● Work to complete: Copy all of the material below word for word, but leave out the pictures.

[Begin Record excerpts]

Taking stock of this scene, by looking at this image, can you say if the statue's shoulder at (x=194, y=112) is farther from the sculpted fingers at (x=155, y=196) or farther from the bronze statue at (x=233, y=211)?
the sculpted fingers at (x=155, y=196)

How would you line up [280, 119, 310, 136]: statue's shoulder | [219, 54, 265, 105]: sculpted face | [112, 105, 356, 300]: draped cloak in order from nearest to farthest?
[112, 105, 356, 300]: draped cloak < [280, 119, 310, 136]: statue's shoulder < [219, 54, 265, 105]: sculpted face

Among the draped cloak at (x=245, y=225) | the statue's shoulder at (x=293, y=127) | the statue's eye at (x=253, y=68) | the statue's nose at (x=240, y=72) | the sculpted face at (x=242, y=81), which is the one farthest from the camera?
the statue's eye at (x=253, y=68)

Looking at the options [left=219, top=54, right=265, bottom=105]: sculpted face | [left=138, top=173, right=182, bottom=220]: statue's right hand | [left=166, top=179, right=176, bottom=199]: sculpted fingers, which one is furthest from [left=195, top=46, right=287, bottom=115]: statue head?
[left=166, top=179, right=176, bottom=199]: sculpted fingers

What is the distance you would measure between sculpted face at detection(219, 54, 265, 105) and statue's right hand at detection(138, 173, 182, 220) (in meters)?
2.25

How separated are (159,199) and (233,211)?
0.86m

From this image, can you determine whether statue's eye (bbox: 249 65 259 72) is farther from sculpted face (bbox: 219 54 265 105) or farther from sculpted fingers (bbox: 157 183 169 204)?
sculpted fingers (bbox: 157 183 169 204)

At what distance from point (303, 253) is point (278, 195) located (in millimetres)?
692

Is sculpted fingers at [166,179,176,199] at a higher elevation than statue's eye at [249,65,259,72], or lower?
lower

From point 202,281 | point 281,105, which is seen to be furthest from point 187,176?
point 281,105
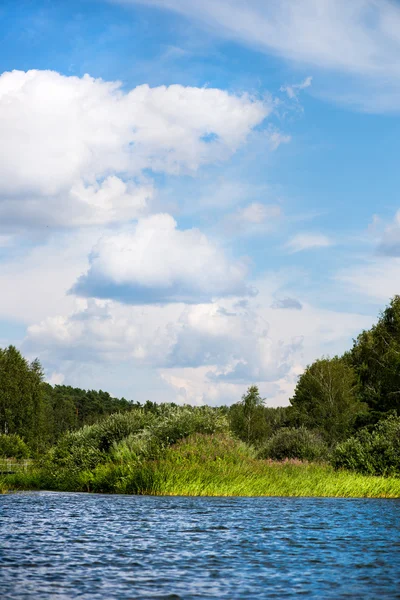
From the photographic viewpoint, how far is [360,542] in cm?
2381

[End Record excerpts]

● Solution to the problem:
Taking stock of this scene, by looking at this image, can you say if the statue's shoulder at (x=194, y=112) is farther from the sculpted fingers at (x=155, y=196) or farther from the bronze statue at (x=233, y=211)?
the sculpted fingers at (x=155, y=196)

How would you line up [280, 119, 310, 136]: statue's shoulder | [219, 54, 265, 105]: sculpted face | [112, 105, 356, 300]: draped cloak in order from nearest to farthest?
[112, 105, 356, 300]: draped cloak < [280, 119, 310, 136]: statue's shoulder < [219, 54, 265, 105]: sculpted face

Among the draped cloak at (x=245, y=225) | the statue's shoulder at (x=293, y=127) | the statue's eye at (x=253, y=68) | the statue's nose at (x=240, y=72) | the sculpted face at (x=242, y=81), which is the one farthest from the camera?
the statue's eye at (x=253, y=68)

Looking at the options [left=219, top=54, right=265, bottom=105]: sculpted face | [left=138, top=173, right=182, bottom=220]: statue's right hand | [left=166, top=179, right=176, bottom=199]: sculpted fingers, which one is furthest from [left=195, top=46, right=287, bottom=115]: statue head?
[left=166, top=179, right=176, bottom=199]: sculpted fingers

What is the distance you would measure between sculpted face at detection(219, 54, 265, 105) and statue's right hand at detection(138, 173, 182, 220) (in meters)?
2.25

How separated are (159,199) and (233,211)?
0.86m

From this image, can you determine whether statue's eye (bbox: 249 65 259 72) is farther from sculpted face (bbox: 219 54 265 105) or farther from sculpted fingers (bbox: 157 183 169 204)?
sculpted fingers (bbox: 157 183 169 204)

At what distance from point (303, 253) is point (278, 195) located (in millimetres)?
692

Is sculpted fingers at [166,179,176,199] at a higher elevation than statue's eye at [249,65,259,72], or lower?
lower

From point 202,281 | point 281,105, which is seen to be furthest from point 187,176?
point 281,105
From the photographic viewpoint, how far is [360,542] in cm?
2381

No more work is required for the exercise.